Spinal injury

Help the person to keep as still as possible to prevent further damage to their spine.

[dkpdf-button]

Spinal injuries can be caused by falling or diving from a height, being crushed by machinery or a heavy object, or being involved in road traffic collisions or sporting accidents. Spinal injuries can result in damage that can be permanent and may include disability such as the loss of use of the arms or legs. As with all first aid emergencies, the safety of the first aid provider should be paramount. Ensuring or maintaining normal breathing and blood circulation of the person with a suspected spinal injury remain vital to their survival.

Guidelines

  • First aid providers should not apply a cervical collar. *

Good practice points

  • The person may have a suspected spinal injury if they have been involved in a traumatic incident such as they were a driver, passenger or pedestrian in a motor vehicle or bicycle collision, or they have fallen from a height greater than standing.
  • A person experiencing the following signs or symptoms following a traumatic incident may have a spinal injury:
    >  tingling sensation in the extremities or other parts of the body
    >  pain or tenderness in the neck or back
    >  an obvious deformity to the head, neck or spine
    >  other painful injuries, especially at the head or neck
    >  sensory deficit or muscle weakness in the torso or upper extremities.
  • First aid providers should always access EMS when suspecting a spinal injury.
  • A person with a suspected spinal injury who is alert and awake should be advised to keep as still as possible and may not require manual stabilisation.
  • A person with a suspected spinal injury who is not sufficiently alert or awake may benefit from gentle support of the head (manual stabilisation) to prevent inadvertent movement.
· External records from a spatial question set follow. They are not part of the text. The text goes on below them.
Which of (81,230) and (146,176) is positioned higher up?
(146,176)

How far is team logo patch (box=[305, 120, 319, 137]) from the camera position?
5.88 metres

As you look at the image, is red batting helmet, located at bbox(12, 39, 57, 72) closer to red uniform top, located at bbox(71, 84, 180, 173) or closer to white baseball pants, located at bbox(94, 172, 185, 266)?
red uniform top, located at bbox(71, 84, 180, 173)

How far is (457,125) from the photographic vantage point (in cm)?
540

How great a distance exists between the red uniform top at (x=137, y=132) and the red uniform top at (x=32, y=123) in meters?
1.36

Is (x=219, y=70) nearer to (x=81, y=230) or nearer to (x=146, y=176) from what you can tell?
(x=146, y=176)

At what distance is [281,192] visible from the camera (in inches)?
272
First aid providers should not strap their head or neck.
  • A person with a suspected spinal injury who is unresponsive but breathing normally should not be moved unless absolutely necessary. The first aid provider should open their airway and monitor their breathing.
  • In cases of suspected spinal injury, a head injury should also be considered.
  • Where the injury includes a suspected pelvic fracture, the first aid provider may apply a pelvic binder and avoid rotating the pelvis. 

Guideline classifications explained

Chain of survival behaviours

Prevent and prepare
  • Promote and practise safe behaviours, such as wearing a seatbelt and using a headrest when travelling by car or wearing back protection when travelling by motorcycle or horse.
  • Players should not play sports if they experience spinal pain.
  • Junior sports coaches should consider when the introduction of tackling is appropriate and should endeavour to teach the correct technique (Harmon et al., 2019).
  • Remove trip hazards from places of work and home, particularly where elderly people or people with a disability live, to reduce the chance of trips and falls.
  • Always ensure ladders are stabilised before climbing them.
  • Supervise children who are climbing on frames or furniture.
  • Never dive into shallow water, or water with an obstructed view or high flow (e.g. rivers) and take particular care when diving in the dark.
Early recognition

You may suspect a spinal injury if the injured person has:

  • fallen from a height greater than standing
  • been involved in a road traffic collision
  • bumped their head while diving head-first into shallow water
  • been involved in a traumatic event (e.g., explosion, mechanical incident).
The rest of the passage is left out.